> **Instruction 1**: List every person named in the Causal Fridays article.
> **Instruction 2**: Transcribe the stretch of the Causal Fridays article from "Philosophy Department Adopts" through "twice a week.".
> **Instruction 3**: Write the next part of the Causal Fridays article, picking up after its final sentence.

> **Passage for review**:
================

Philosophy Department Adopts Causal Fridays

Published Friday, September 3rd, 2010

After a lengthy department meeting last Thursday, the Philosophy Department announced that

it had adopted a "Causal Friday" policy. Adjunct Professor Timothy Peirce introduced the idea after his wife complained about the cost of dry-cleaning his chalk-coated corduroy blazers twice a week.

"She grumbled-and I was rather distracted at the moment-about the possibility of something like a causal day one day of the week, which could cut costs, and also about trying to be a little more careful and working to understand the consequences of my actions. I didn't know what it might entail, or how it would help with the dry-cleaning costs, but I figured trying something like a causal day couldn't hurt," he said. After careful consideration, the department faculty voted in favor of the idea, and the first Causal Friday was scheduled for the following day.

Professor Jarvis Mill awoke that morning with trepidation. "To be entirely honest, I was afraid what the fluttering open of my eyelids might provoke. I mean I had to shave before I left for work, and I still use a straight-edge razor. I could have been dead if I affected the flight of a butterfly that would have then landed on my finger as I was shaving, causing me to slip and cut myself. It was overwhelming."

While grading papers, Trent Wittgenstein GS gave pause. "If I gave them all A's, they wouldn't hassle me during office hours, but if I gave them all B's, then they might work extra hard on the final. I really had to sit there and consider what to do. And in the end, I couldn't decide. So I just sat there."

================

> **Material provided**:
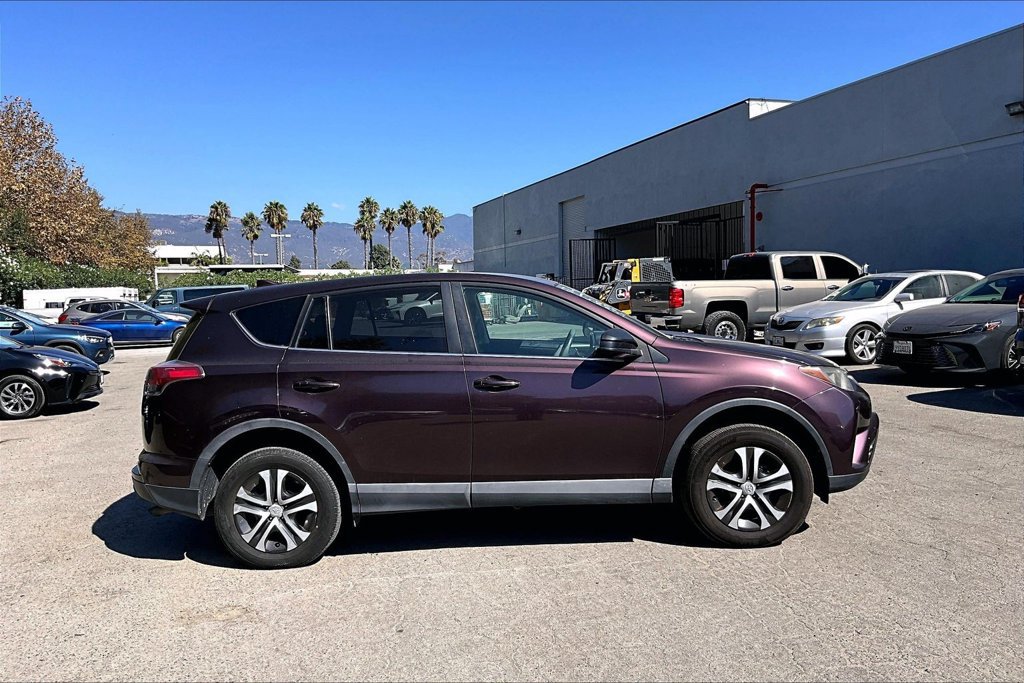 Used 2017 Toyota RAV4 LE w/ Carpet Mat Package FWD image 11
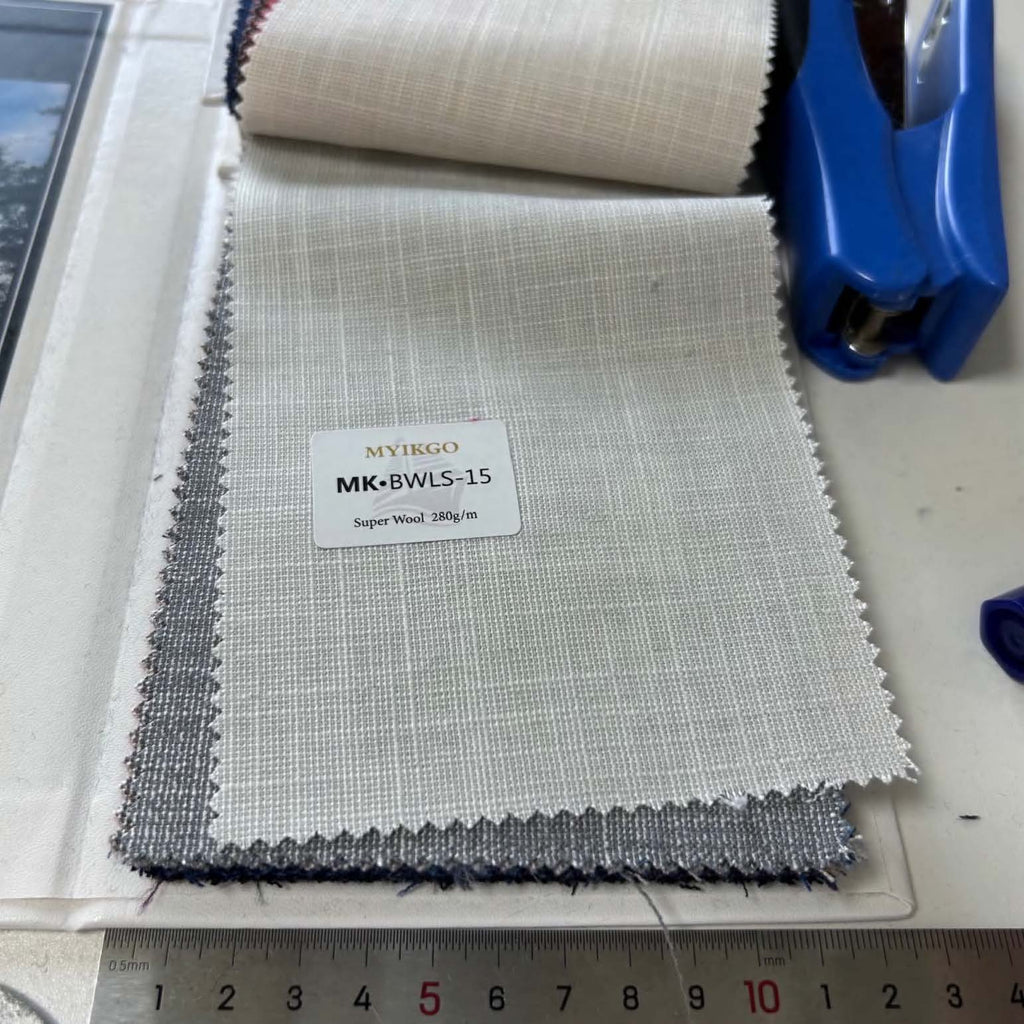 Myikgo Bamboo Wool Jacket US$455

================

> **Task output 1**:
Timothy Peirce
Jarvis Mill
Trent Wittgenstein

> **Task output 2**:
Philosophy Department Adopts Causal Fridays

Published Friday, September 3rd, 2010

After a lengthy department meeting last Thursday, the Philosophy Department announced that

it had adopted a "Causal Friday" policy. Adjunct Professor Timothy Peirce introduced the idea after his wife complained about the cost of dry-cleaning his chalk-coated corduroy blazers twice a week.

> **Task output 3**:
Department Secretary Gillian Beauvoir had missed the meeting the previous evening due to a crisis involving two of her five cats, and she showed up Friday morning to what she called "an entirely different atmosphere." She further explained that "no one got anything done except me."

"I walked in for a signature, and Professor Hilbert couldn't do it. He sat me down and lectured me on the multitude of terrible things that could eventually result from such a signature. He mentioned Tina Fey, whipped cream, lobsters, and garden gnomes, but I didn't follow what he was saying."

"I know it sounds cliché, but I did ask myself 'why am I here'," explained Professor John Badiou. "Students from my existentialism class kept asking why I was sitting on the bear statue on the Main Green, and I couldn't give them a succinct answer. It was too much to explain, too much to even contemplate."

Students in various philosophy classes approve of the idea. "We don't really get much done. I asked what caused the idea of a cause to first take hold, and my professor stared at the carpet for a good 20 minutes before uttering something, which ended up being incomprehensible," explained philosophy concentrator Jonathan Russell '11. "It was awesome!"

However, some students aren't as enthusiastic. William Bentham GS, who is in the process of writing a dissertation on fatalism, didn't see what the big deal was. "There's really nothing to worry about," Bentham said. "It's just another day where we're powerless to do anything other than what we actually do."

Department Chair Dan Whitehead hasn't fully warmed to the idea, either. "It seems rather harmful to productivity. And I'm not sure what the big fuss is about. How do we know if we really know what we know about causation.to be." he trailed off.